TASK INSTRUCTIONS - Please write out every line of the material exactly.
+ + +
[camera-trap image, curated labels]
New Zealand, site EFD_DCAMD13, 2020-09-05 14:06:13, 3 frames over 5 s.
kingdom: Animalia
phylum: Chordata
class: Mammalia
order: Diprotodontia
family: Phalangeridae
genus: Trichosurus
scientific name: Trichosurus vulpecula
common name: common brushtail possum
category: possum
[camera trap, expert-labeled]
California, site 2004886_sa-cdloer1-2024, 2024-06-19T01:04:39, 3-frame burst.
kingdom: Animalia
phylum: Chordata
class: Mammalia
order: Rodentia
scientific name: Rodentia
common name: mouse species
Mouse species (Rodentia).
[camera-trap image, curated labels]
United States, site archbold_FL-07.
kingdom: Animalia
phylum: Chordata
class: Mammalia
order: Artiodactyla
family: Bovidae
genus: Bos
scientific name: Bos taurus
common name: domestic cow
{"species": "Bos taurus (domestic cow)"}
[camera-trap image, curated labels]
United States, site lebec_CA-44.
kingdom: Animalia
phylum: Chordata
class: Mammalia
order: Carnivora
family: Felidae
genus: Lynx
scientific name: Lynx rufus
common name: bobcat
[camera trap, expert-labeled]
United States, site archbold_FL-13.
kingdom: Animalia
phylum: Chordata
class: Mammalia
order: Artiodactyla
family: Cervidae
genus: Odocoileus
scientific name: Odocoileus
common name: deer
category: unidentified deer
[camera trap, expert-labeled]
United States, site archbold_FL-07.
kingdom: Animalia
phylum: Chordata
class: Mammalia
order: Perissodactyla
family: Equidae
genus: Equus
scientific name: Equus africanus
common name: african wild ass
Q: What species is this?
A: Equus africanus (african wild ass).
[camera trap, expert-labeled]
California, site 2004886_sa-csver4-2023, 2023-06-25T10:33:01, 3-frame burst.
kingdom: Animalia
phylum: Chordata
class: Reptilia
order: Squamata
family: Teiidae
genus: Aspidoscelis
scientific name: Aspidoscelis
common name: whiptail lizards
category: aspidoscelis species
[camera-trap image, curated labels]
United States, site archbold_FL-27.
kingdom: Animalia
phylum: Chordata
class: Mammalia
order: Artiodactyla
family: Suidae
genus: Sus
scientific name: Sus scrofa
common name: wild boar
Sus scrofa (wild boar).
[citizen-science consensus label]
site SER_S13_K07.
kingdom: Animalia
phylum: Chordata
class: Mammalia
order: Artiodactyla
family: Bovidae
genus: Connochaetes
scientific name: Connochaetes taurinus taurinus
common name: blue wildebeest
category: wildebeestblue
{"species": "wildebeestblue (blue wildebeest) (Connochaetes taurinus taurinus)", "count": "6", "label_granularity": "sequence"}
+ + +
ANSWER -
[camera-trap image, curated labels]
New Zealand, site EFD_DCAMD13, 2020-09-05 14:06:13, 3 frames over 5 s.
kingdom: Animalia
phylum: Chordata
class: Mammalia
order: Diprotodontia
family: Phalangeridae
genus: Trichosurus
scientific name: Trichosurus vulpecula
common name: common brushtail possum
category: possum
[camera trap, expert-labeled]
California, site 2004886_sa-cdloer1-2024, 2024-06-19T01:04:39, 3-frame burst.
kingdom: Animalia
phylum: Chordata
class: Mammalia
order: Rodentia
scientific name: Rodentia
common name: mouse species
Mouse species (Rodentia).
[camera-trap image, curated labels]
United States, site archbold_FL-07.
kingdom: Animalia
phylum: Chordata
class: Mammalia
order: Artiodactyla
family: Bovidae
genus: Bos
scientific name: Bos taurus
common name: domestic cow
{"species": "Bos taurus (domestic cow)"}
[camera-trap image, curated labels]
United States, site lebec_CA-44.
kingdom: Animalia
phylum: Chordata
class: Mammalia
order: Carnivora
family: Felidae
genus: Lynx
scientific name: Lynx rufus
common name: bobcat
[camera trap, expert-labeled]
United States, site archbold_FL-13.
kingdom: Animalia
phylum: Chordata
class: Mammalia
order: Artiodactyla
family: Cervidae
genus: Odocoileus
scientific name: Odocoileus
common name: deer
category: unidentified deer
[camera trap, expert-labeled]
United States, site archbold_FL-07.
kingdom: Animalia
phylum: Chordata
class: Mammalia
order: Perissodactyla
family: Equidae
genus: Equus
scientific name: Equus africanus
common name: african wild ass
Q: What species is this?
A: Equus africanus (african wild ass).
[camera trap, expert-labeled]
California, site 2004886_sa-csver4-2023, 2023-06-25T10:33:01, 3-frame burst.
kingdom: Animalia
phylum: Chordata
class: Reptilia
order: Squamata
family: Teiidae
genus: Aspidoscelis
scientific name: Aspidoscelis
common name: whiptail lizards
category: aspidoscelis species
[camera-trap image, curated labels]
United States, site archbold_FL-27.
kingdom: Animalia
phylum: Chordata
class: Mammalia
order: Artiodactyla
family: Suidae
genus: Sus
scientific name: Sus scrofa
common name: wild boar
Sus scrofa (wild boar).
[citizen-science consensus label]
site SER_S13_K07.
kingdom: Animalia
phylum: Chordata
class: Mammalia
order: Artiodactyla
family: Bovidae
genus: Connochaetes
scientific name: Connochaetes taurinus taurinus
common name: blue wildebeest
category: wildebeestblue
{"species": "wildebeestblue (blue wildebeest) (Connochaetes taurinus taurinus)", "count": "6", "label_granularity": "sequence"}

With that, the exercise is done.